----- Text provided -----
The Extensive Distribution of Neurones of the “Sympathetic” Division and Their Arrangement for Diffuse Action

The fibres of the sympathetic division differ from those of the other two divisions in being distributed through the body very widely. They go to the eyes, causing dilation of the pupils. They go to the heart and, when stimulated, they cause it to beat rapidly. They carry impulses to arteries and arterioles of the skin, the abdominal viscera, and other parts, keeping the smooth muscles of the vessel walls in a state of slight contraction or tone, and thus serving to maintain an arterial pressure sufficiently high to meet sudden demands in any special region; or, in times of special discharge of impulses, to increase the tone and thus also the arterial pressure. They are distributed extensively to the smooth muscle attached to the hairs; and when they cause this muscle to contract, the hairs are erected. They go to sweat glands, causing the outpouring of sweat. These fibres pass also to the entire length of the gastro-intestinal canal. And the inhibition of digestive activity which, as we have learned, occurs in pain and emotional states, is due to impulses which are conducted outward by the splanchnic nerves—the preganglionic fibres that reach to the great ganglia in the upper abdomen (see [Fig. 1])—and thence are spread by postganglionic fibres all along the gut.[3] They innervate likewise the genito-urinary tracts, causing contraction of the smooth muscle of the internal genital organs, and usually relaxation of the bladder. Finally they affect the liver, releasing the storage of material there in a manner which may be of great service to the body in time of need. The extensiveness of the distribution of the fibres of the sympathetic division is one of its most prominent characteristics.
----- Information shown -----
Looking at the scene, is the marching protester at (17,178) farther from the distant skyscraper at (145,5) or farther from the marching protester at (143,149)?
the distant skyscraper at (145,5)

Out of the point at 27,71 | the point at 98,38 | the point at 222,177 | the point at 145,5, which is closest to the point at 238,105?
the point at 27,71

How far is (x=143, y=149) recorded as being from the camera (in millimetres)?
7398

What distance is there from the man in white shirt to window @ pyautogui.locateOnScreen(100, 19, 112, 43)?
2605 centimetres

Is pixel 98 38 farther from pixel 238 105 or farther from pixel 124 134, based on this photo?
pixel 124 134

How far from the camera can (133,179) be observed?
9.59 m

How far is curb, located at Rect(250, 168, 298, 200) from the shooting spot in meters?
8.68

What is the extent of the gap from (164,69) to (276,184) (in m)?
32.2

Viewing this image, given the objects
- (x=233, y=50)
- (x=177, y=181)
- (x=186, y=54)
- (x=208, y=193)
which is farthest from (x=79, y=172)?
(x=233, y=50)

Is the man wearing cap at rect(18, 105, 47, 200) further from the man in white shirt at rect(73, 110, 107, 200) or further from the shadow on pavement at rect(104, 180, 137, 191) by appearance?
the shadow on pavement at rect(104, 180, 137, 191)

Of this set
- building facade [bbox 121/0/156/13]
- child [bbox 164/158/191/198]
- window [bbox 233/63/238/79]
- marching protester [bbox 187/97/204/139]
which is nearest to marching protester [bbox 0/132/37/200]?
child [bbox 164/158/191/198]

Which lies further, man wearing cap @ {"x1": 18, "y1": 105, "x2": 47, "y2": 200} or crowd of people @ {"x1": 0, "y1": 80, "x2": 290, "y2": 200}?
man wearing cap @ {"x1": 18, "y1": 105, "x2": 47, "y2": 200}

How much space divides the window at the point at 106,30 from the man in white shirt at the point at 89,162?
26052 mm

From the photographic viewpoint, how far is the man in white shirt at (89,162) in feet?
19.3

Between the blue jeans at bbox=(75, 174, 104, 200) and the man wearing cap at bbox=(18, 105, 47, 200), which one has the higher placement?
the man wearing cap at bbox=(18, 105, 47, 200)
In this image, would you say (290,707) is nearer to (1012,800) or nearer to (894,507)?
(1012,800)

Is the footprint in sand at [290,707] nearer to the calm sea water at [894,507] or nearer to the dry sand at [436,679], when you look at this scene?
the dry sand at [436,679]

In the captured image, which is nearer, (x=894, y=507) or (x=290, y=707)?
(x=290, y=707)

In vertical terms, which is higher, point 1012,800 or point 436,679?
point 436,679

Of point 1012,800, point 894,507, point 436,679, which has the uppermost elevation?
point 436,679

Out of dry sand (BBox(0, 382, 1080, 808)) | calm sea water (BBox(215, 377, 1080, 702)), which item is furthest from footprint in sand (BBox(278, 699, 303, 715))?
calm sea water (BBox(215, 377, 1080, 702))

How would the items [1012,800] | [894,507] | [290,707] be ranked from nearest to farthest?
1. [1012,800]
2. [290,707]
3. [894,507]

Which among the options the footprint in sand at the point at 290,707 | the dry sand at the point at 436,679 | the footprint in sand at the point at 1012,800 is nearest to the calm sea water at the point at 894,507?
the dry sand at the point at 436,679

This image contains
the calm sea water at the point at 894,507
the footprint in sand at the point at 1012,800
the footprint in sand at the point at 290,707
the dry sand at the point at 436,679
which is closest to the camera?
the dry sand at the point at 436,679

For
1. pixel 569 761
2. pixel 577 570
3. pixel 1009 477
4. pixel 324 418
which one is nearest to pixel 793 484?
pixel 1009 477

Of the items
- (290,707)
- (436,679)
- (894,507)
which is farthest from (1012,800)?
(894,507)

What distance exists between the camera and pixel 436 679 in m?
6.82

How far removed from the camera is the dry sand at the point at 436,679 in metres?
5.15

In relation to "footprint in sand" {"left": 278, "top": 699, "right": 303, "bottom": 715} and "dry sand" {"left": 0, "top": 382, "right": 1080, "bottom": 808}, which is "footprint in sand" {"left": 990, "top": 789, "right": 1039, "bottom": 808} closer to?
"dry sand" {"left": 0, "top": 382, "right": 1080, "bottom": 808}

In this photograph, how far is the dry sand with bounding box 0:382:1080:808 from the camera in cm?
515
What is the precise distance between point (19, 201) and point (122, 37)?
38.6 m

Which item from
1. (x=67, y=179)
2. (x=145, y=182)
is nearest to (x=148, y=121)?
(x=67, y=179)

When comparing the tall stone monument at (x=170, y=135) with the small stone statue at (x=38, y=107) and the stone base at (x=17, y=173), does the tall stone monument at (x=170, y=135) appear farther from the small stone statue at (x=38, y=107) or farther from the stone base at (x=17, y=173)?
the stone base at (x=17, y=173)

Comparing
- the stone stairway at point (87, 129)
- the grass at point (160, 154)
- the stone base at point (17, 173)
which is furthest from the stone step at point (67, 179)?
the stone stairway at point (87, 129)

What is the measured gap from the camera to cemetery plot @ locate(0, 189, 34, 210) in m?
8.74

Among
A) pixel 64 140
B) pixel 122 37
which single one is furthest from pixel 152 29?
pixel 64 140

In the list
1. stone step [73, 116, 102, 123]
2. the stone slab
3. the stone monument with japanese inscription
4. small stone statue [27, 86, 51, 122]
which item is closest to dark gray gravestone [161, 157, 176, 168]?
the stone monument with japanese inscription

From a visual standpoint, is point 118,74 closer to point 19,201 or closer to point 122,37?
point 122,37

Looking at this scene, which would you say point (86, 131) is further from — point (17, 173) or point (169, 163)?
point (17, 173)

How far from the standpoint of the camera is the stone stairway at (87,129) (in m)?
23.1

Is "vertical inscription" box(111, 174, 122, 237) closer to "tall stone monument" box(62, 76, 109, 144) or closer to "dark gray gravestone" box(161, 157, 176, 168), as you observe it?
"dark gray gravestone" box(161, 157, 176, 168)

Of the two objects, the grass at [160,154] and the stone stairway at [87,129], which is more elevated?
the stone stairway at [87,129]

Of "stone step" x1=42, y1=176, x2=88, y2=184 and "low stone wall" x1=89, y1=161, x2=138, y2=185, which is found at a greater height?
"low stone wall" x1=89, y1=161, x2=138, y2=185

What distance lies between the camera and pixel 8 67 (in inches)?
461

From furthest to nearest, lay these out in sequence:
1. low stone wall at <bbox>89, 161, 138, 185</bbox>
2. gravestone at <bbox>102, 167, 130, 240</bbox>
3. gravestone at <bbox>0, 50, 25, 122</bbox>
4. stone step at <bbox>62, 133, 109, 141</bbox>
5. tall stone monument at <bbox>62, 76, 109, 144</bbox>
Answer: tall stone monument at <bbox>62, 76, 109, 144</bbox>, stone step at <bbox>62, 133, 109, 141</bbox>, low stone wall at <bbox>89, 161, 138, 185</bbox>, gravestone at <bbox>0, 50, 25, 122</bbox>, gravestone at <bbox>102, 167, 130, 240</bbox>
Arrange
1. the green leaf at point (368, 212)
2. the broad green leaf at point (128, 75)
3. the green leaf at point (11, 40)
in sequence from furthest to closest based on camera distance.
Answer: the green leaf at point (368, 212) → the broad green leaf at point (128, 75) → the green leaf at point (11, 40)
-----
### Task details
Copy out the full passage on the distribution of sympathetic neurones, word for word, from its title through its final sentence.

### Task output
The Extensive Distribution of Neurones of the “Sympathetic” Division and Their Arrangement for Diffuse Action

The fibres of the sympathetic division differ from those of the other two divisions in being distributed through the body very widely. They go to the eyes, causing dilation of the pupils. They go to the heart and, when stimulated, they cause it to beat rapidly. They carry impulses to arteries and arterioles of the skin, the abdominal viscera, and other parts, keeping the smooth muscles of the vessel walls in a state of slight contraction or tone, and thus serving to maintain an arterial pressure sufficiently high to meet sudden demands in any special region; or, in times of special discharge of impulses, to increase the tone and thus also the arterial pressure. They are distributed extensively to the smooth muscle attached to the hairs; and when they cause this muscle to contract, the hairs are erected. They go to sweat glands, causing the outpouring of sweat. These fibres pass also to the entire length of the gastro-intestinal canal. And the inhibition of digestive activity which, as we have learned, occurs in pain and emotional states, is due to impulses which are conducted outward by the splanchnic nerves—the preganglionic fibres that reach to the great ganglia in the upper abdomen (see [Fig. 1])—and thence are spread by postganglionic fibres all along the gut.[3] They innervate likewise the genito-urinary tracts, causing contraction of the smooth muscle of the internal genital organs, and usually relaxation of the bladder. Finally they affect the liver, releasing the storage of material there in a manner which may be of great service to the body in time of need. The extensiveness of the distribution of the fibres of the sympathetic division is one of its most prominent characteristics.